The games are designed to enhance some skills and increase concentration. Xansa’s Vikram Karayi, senior vice-president—HR, says the firm’s stress management initiatives include meditation, counselling, yoga, meditation, pranic healing and reiki.
Dance it off
Dance is becoming an increasingly popular way to de-stress at several workplaces. Bhavin Turakhia, CEO, Directi Group says: “Most of our initiatives are devised through a bottom-up process.” Directi has a Salsa instructor coming in regularly. Namrata Arya, senior channel development specialist, says nearly 150 employees are part of a trekking group and they manage to go every alternate weekend for treks in and around Mumbai. The best part is that a lot of people get their friends and families along. The Salsa group has 70-80 members for the weekday sessions as well as for the weekend ones. “It’s great fun,” she says.
Vent a grievance
With 10% of all workplace stress attributed to personality differences and conflicts, an increasing number of employers are trying to address this in different ways. For instance, Capgemini, a global outsourcing firm which has offices in Mumbai, Kolkata, Chennai and Bangalore, reviews and addresses concerns raised by employees on issues that include relationships, favouritism, and even health and safety. Both SumTotal’s Lekha Sishta (vice-president, global HR and talent management) and Infogain’s Shankar point out that conflict resolution is a major HR initative. Says Shankar: “Every new joinee at Infogain is assigned to a senior manager who acts like a mentor for the person for a period of six months. This is to ensure that there is a proper integration on a personal level. Also, this mentor is never from the same stream the joinee is attached to.”
Commute in comfort
Located as they are in the distant suburbs, some IT firms offer air-conditioned buses to ferry their employees to and from work. But Infogain goes one better: all its employees, including the support staff, commutes to the Noida office in AC cabs. “This has resulted in lower physical stress (and) less fatigue,” says Shankar.
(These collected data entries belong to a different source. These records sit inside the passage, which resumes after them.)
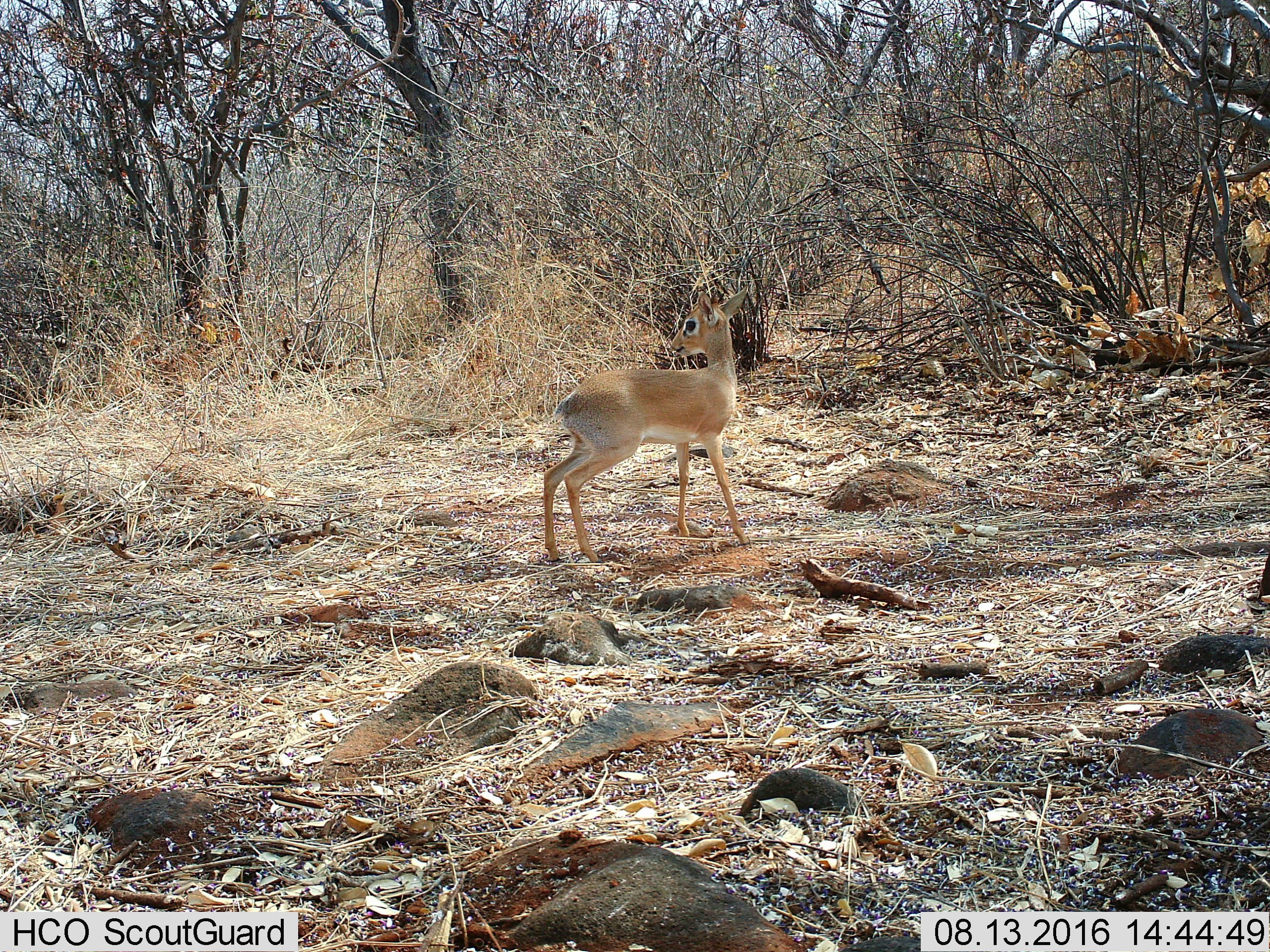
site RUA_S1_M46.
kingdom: Animalia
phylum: Chordata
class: Mammalia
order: Artiodactyla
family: Bovidae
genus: Madoqua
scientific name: Madoqua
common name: dik-dik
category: dikdik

But are these initiatives making a difference? Xansa’s Karayi thinks so. “On an average, these programmes are attended by 400-500 regular participants. We have had a remarkable improvement in countering problems such as absenteeism, lack of motivation levels, low productivity and exhaustion.”
Sumita Watsya, vice-president, travel, Xansa, says she has seen a tangible improvement in the quality of life since these initiatives came into effect. But Santhosh Babu, organizational development consultant, is a voice of dissent. “Why should managing individual stress become an organizational dilemma?” he questions bluntly. “There is no rocket science involved in de-stressing and people can do yoga, etc., on their own,” he says. Instead, he feels companies should be actually getting to the root of what is causing stress. “Is it the work flow? Is it role allocation? Is it the physical architecture? Basically, diagnose the problem and come up with a workable solution.”